My old buddy Rick Bryant tells the best snake stories, so I've got one for him. Rick's stories out of rural Georgia and rural Leona Valley are prime-grade campfire yarns, half grim, half knee-slapping funny.

He's got one about cottonmouths at the old swimming hole that will keep the children up.

Such stories breed Twain-style competition, like rattler hatchlings and jumping frogs.

So, Cpl. Dean Frame of Quartz Hill gives me a yarn to save for the campfire. We were out on the compass course in the bulrushes of "Camp Bob," the base where National Guard troops from Antelope Valley and statewide are training to go to "The Sand Box" for what may or may not be the final act of Operation Iraqi Freedom.

Frame is a Desert Storm vet from 3rd Armor, the "Spearhead" division. We're puzzling over our compass and protractor, and Staff Sgt. Michael Forkin cautions us about walking in the dry grass.

"Watch out for rattlesnakes," he said. A sensible direction in the grassy hills of central California.

So, the question arises. What about snakes in Kuwait? We hear they are real monsters.
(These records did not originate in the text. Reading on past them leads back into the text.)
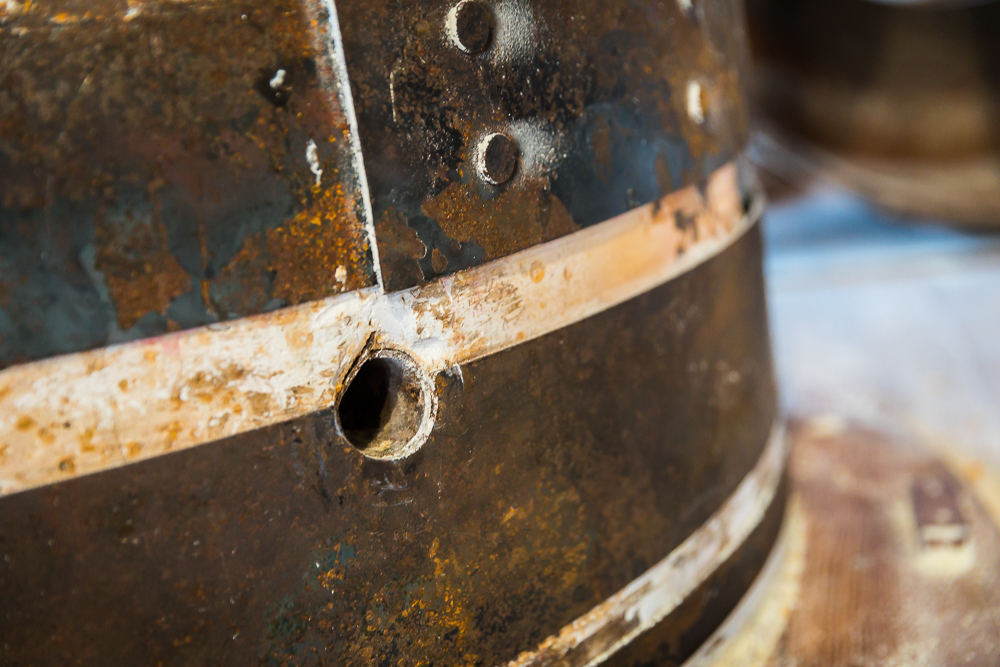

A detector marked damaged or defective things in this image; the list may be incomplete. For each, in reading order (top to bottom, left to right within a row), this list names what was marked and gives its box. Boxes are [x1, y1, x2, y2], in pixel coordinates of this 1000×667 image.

orange rust patch [96, 218, 193, 332]
rusted metal surface [0, 0, 376, 370]
orange rust patch [268, 185, 370, 306]
rusted metal surface [0, 160, 752, 496]
chipped paint [0, 162, 752, 496]
rusted metal surface [0, 226, 772, 667]
rusty metal drum [0, 0, 780, 664]
orange rust patch [422, 180, 580, 264]
rusted metal surface [338, 0, 752, 290]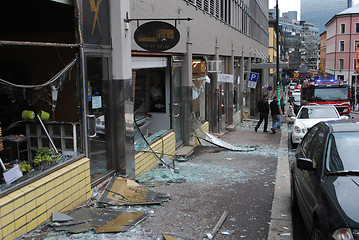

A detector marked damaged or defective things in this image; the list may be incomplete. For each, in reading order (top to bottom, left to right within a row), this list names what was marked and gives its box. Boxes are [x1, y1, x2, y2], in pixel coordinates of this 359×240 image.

damaged building facade [0, 0, 270, 238]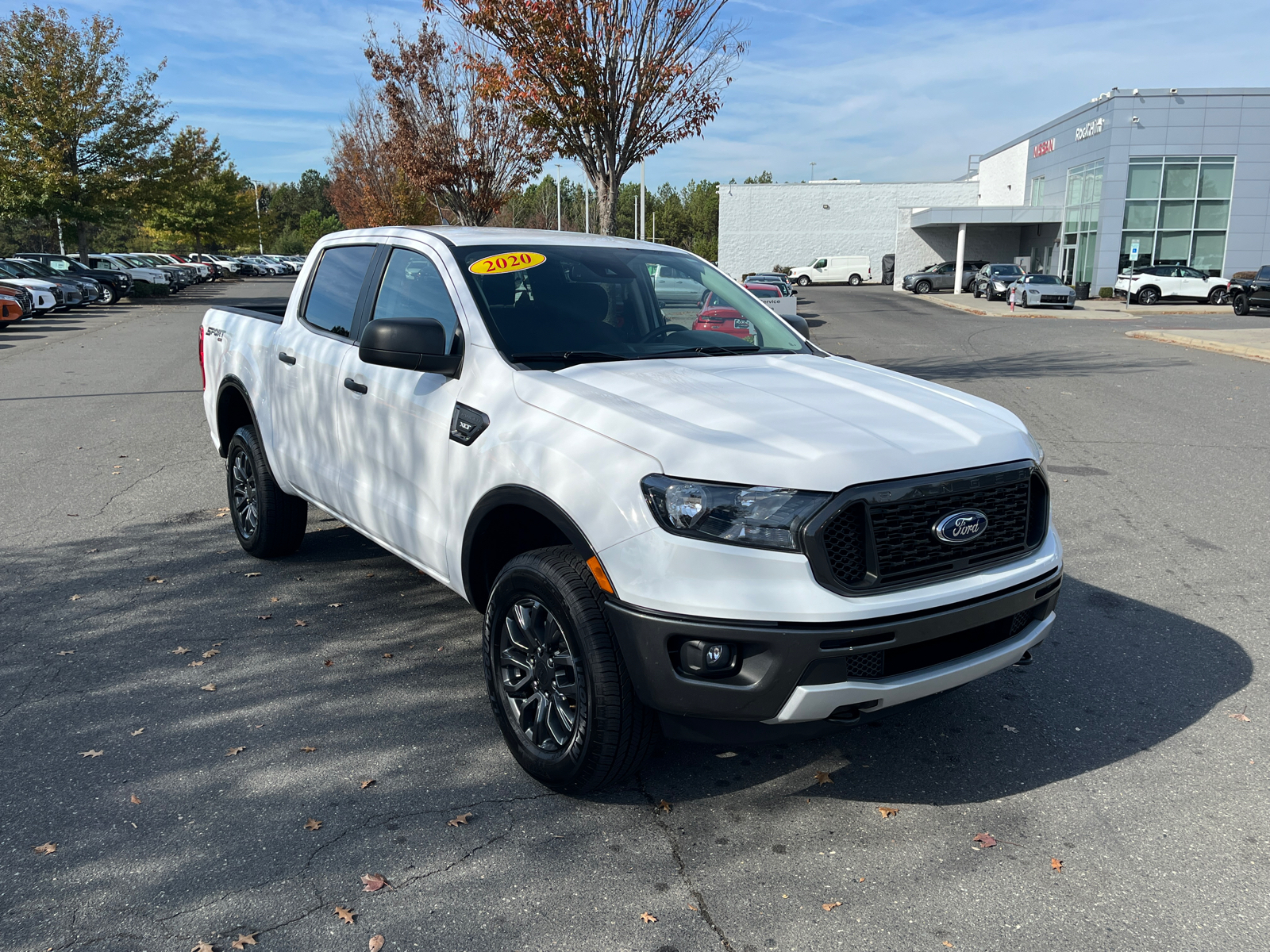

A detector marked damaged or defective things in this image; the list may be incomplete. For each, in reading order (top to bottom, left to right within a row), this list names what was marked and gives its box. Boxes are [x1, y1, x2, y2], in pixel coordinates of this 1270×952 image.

"Well, they're cobras," Frame said. With his hands, he framed a firehose thickness. "About that big around."

OK, so the snakes are impressive. Are they aggressive?
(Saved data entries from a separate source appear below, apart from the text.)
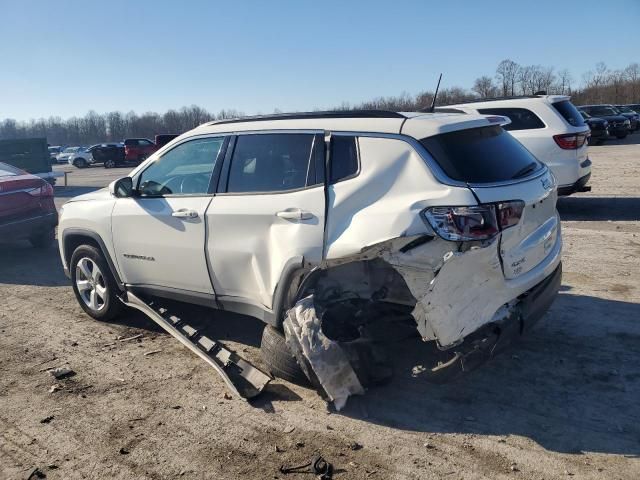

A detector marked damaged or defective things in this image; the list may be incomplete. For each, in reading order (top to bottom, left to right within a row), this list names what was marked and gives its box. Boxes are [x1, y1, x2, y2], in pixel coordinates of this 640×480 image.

broken taillight lens [422, 201, 524, 242]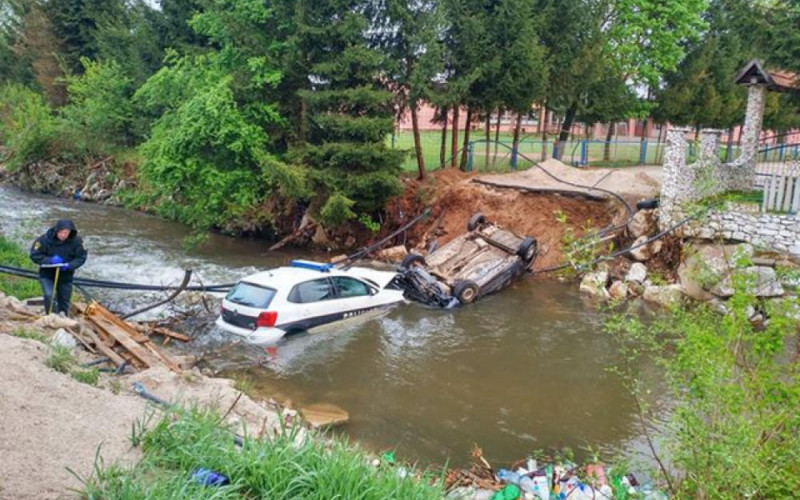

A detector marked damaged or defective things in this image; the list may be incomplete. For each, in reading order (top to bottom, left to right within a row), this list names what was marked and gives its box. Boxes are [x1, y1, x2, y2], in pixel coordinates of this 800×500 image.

overturned vehicle [392, 213, 536, 306]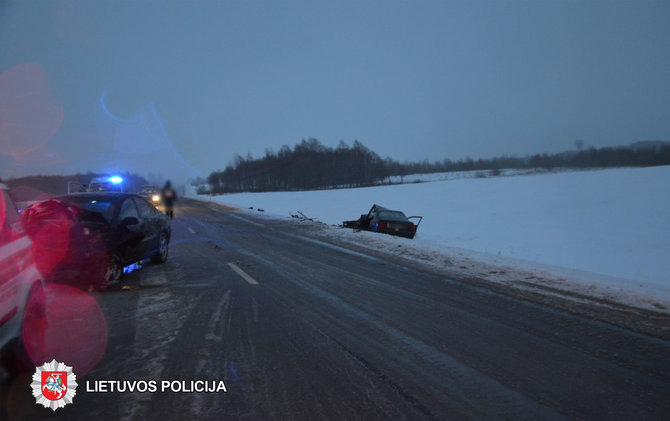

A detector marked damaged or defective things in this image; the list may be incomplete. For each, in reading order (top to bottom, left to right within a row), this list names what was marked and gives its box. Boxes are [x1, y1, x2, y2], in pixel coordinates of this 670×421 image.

crashed vehicle [22, 191, 172, 288]
crashed vehicle [344, 204, 422, 238]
"Did you see any?" I ask. "Did you have a deadly serpent encounter?"

Cpl. Frame ponders. "Well, they were out at the trash point."
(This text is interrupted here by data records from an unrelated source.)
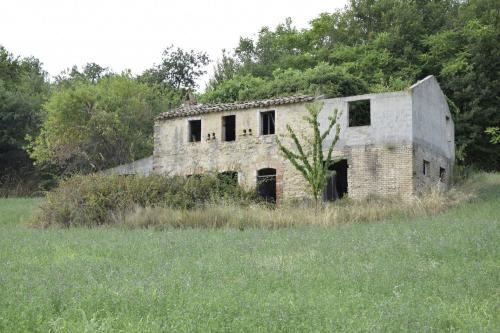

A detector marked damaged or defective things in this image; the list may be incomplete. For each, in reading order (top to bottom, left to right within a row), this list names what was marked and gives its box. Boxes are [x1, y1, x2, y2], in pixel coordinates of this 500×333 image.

broken window [260, 109, 276, 134]
broken window [348, 99, 372, 126]
broken window [217, 171, 238, 187]
broken window [258, 167, 278, 201]
broken window [324, 160, 348, 201]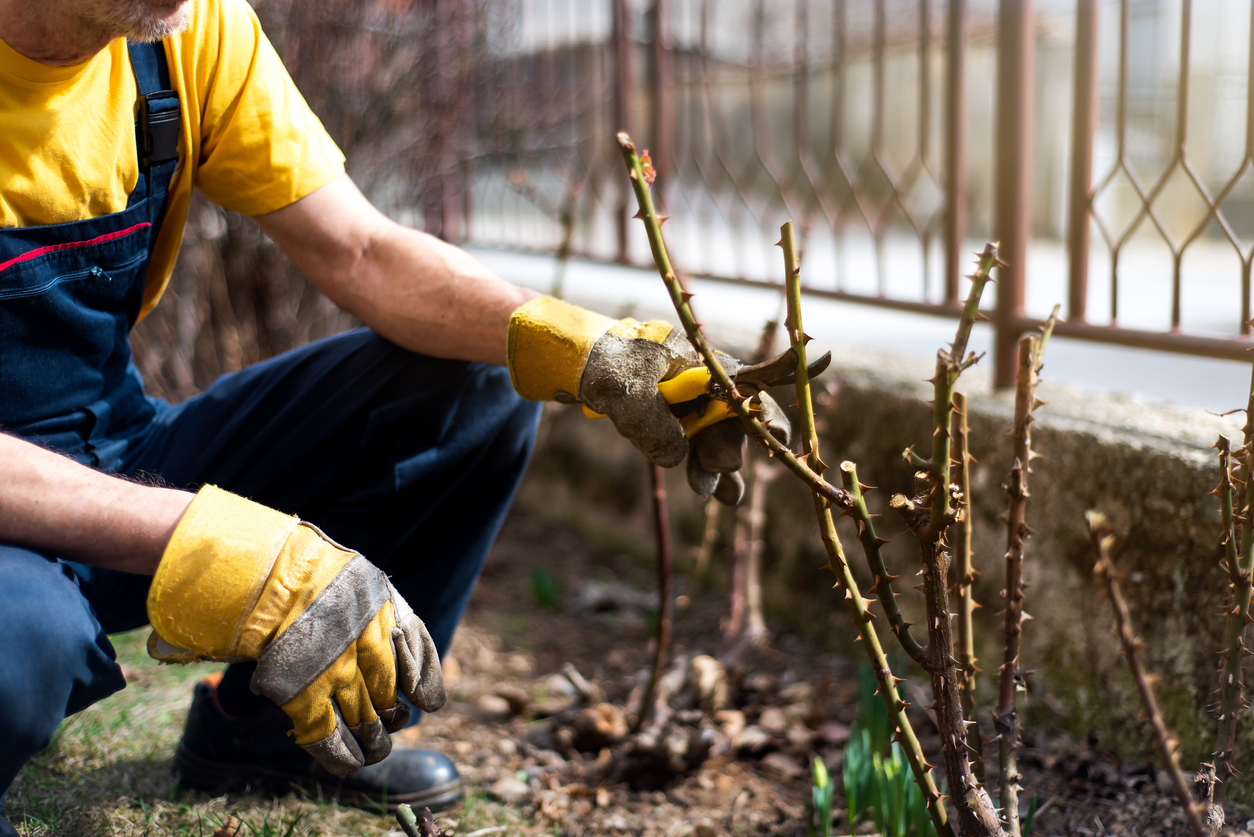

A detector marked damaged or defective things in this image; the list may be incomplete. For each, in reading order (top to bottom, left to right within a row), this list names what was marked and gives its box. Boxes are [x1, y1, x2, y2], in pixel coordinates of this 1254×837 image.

That makes sense. Trash begets rats. Rats attract reptiles.

Army camps in Vietnam, Afghanistan or any 'nam or 'stan you pick accumulate quickly the trash and detritus of thousands of troops, offal which must be dealt with daily.

"We weren't really looking for them," Frame recalls. "But you had to burn the trash. That meant you had to set the trash on fire with gasoline."

Off to do the dirty detail. As ever was, privates, corporals, specialists do the detail work that noncommissioned rank often liberates a soldier from.

"We poured the gasoline on the trash and lit it up, and out they came out of their holes. Maybe five, six, maybe 10 cobras, and they were all on fire."

He shook his head. "It snapped us back, I can tell you that."

Then he advised, "Sleep up in your cots with your boots on, and change out your socks. The camel spiders up on top of the tents you can't do anything about. They just climb up there and fall off."

Camel spiders? A bit bigger than a tarantula and a good deal more gnarly. High-speed stuff, as the troops say.

So, there's one for the kids and the campfire, old buddy. And a hell of a thought picture to take to sleep with you in the old sleeping bag. Any more, the Army calls it a "sleep system," a bag with lots more snaps and folds, so you can sleep warm or cool. Or, just damned scared of the boogering snakes.

So, now, the troops are 24 hours, more or less, away from their journey to "The Big Sand Box." The job of these National Guard troops, drawn from units across California, is to drive their monster trucks to all four points of the compass in the recently liberated and still smouldering strife-torn ground of Iraq.

The troops, like Ron Buckles and Victor De La Fuente, of Lancaster, will be gone for a while. Their mission may be to carry bullets and beans, or to carry damaged battle tanks or to carry humanitarian aid into the war-torn land. Wives like Cindy Buckles and Bobbi De La Fuente will work and worry and wait.

"There's a lot of sacrifice that goes into this," said Spc. Gil Carrillo, who is leaving behind his trucking company job and a waiting and caring family. "But I've got a lot of years in, and I've trained for something like this for years."

For these soldiers, Operation Iraqi Freedom is not ended. It is just beginning. Ducking bullets and grenades is one hazard. The boogering snakes and camel spiders are another consideration.